The second song I found was performed by a young French Tenor named Sbastien Guze (b.
1979). The song was Salut, demeure chaste et pure... from Gounod's Faust. Because I heard this
piece second, I could not help comparing it to the aforementioned Alagna song. In the beginning, I felt
a distinct lack of the connection that I had enjoyed in the other piece. Guze was not doing as good a
job of making long and fluid lines and it seemed that he was quite focused on reaching the high soaring
notes, causing his singing elsewhere to suffer.
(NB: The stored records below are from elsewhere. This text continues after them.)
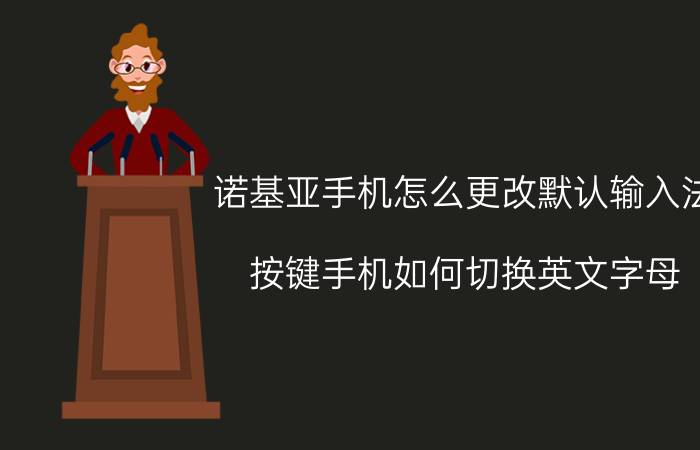 诺基亚手机怎么更改默认输入法

按键手机如何切换英文字母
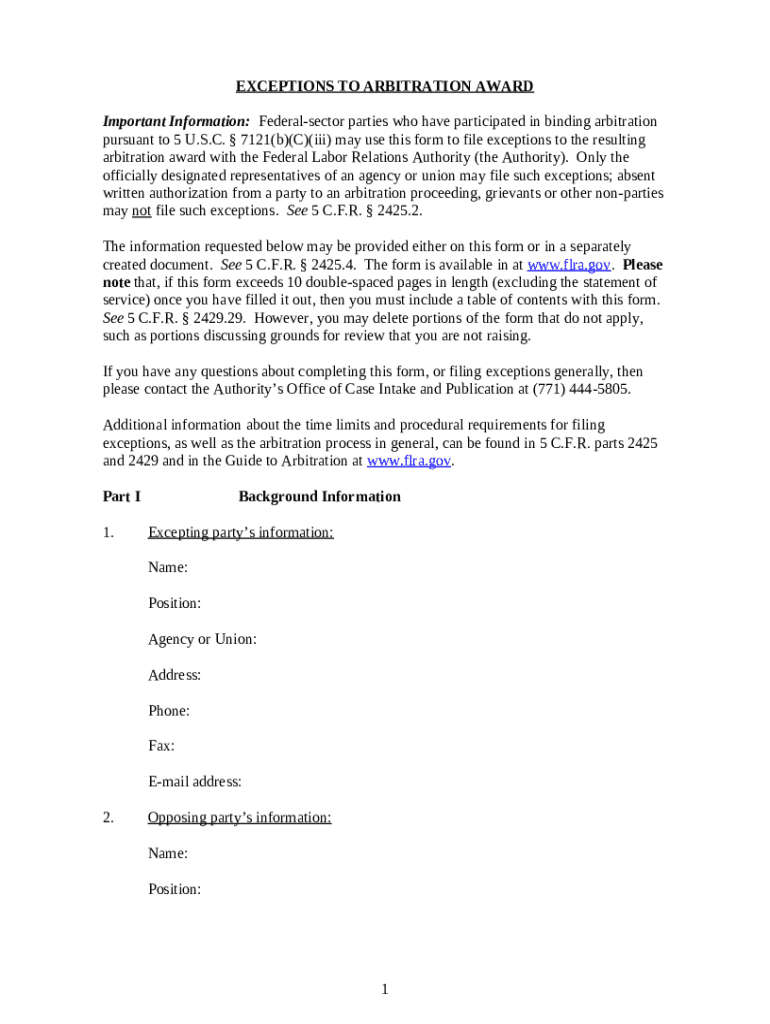 EXCEPTIONS TO ARBITRATION AWARD

Important Information: Federal-sector parties who have participated in binding arbitration pursuant to 5 U.S.C. § 7121(b)(C)(iii) may use this form to file exceptions to the resulting arbitration award with the Federal Labor Relations Authority (the Authority). Only the officially designated representatives of an agency or union may file such exceptions; absent written authorization from a party to an arbitration proceeding, grievants or other non-parties may not file such exceptions. See 5 C.F.R. § 2425.2.

The information requested below may be provided either on this form or in a separately created document. See 5 C.F.R. § 2425.4. The form is available in at www.flra.gov. Please note that, if this form exceeds 10 double-spaced pages in length (excluding the statement of service) once you have filled it out, then you must include a table of contents with this form. See 5 C.F.R. § 2429.29. However, you may delete portions of the form that do not apply, such as portions discussing grounds for review that you are not raising.

If you have any questions about completing this form, or filing exceptions generally, then please contact the Authority's Office of Case Intake and Publication at (771) 444-5805.

Additional information about the time limits and procedural requirements for filing exceptions, as well as the arbitration process in general, can be found in 5 C.F.R. parts 2425 and 2429 and in the Guide to Arbitration at www.flra.gov.

Part I Background Information

1. Excepting party's information:

Name:

Position:

Agency or Union:

Address:

Phone:

Fax:

E-mail address:

2. Opposing party's information:

Name:

Position:

1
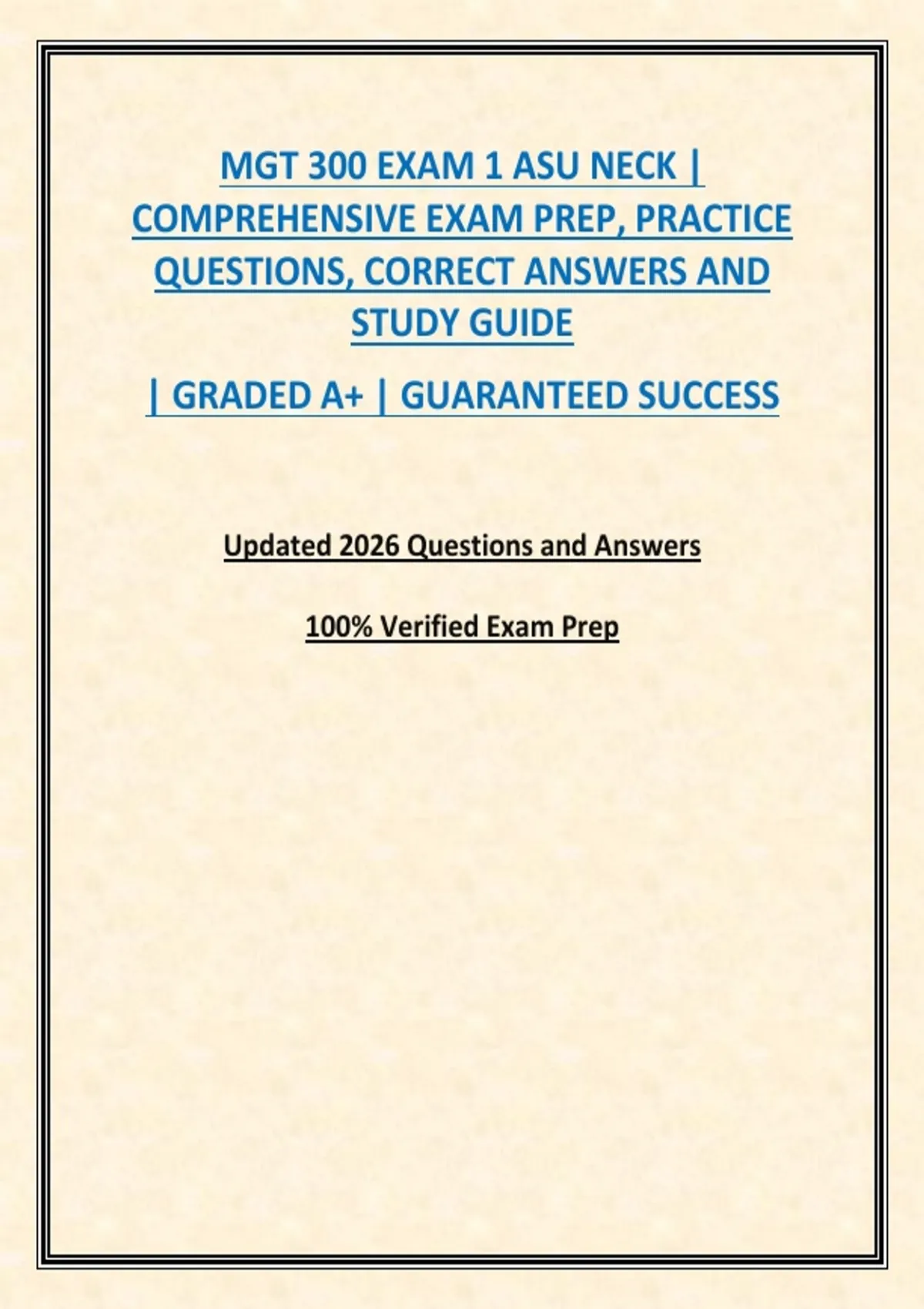 MGT 300 EXAM 1 ASU NECK | COMPREHENSIVE EXAM PREP, PRACTICE QUESTIONS, CORRECT ANSWERS AND STUDY GUIDE

| GRADED A+ | GUARANTEED SUCCESS

Updated 2026 Questions and Answers

100% Verified Exam Prep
His french was not quite as pronounced as Roberto
Alagna's, but as far as his pronunciations, everything seemed to fall correctly, except that occasionally
words jumped out that seemed unimportant. It seemed to me to be a symptom of his heavy focus on
the coming notes.
His schwa vowels at the end of words and elsewhere were great and maintained a uniform shape
that drew no unnecessary attention. That may have been a simple testament to how accustomed he is to
the language, but it probably took as much work for him to make the French language sound normal in
singing as it does for Americans singing in English. In all, he was a very good singer with a lot of
potential and was very nearly great in this instance. With a little work in making the language lend
itself to the emotions that he hoped to express, Guze could have been on a level with Alagna.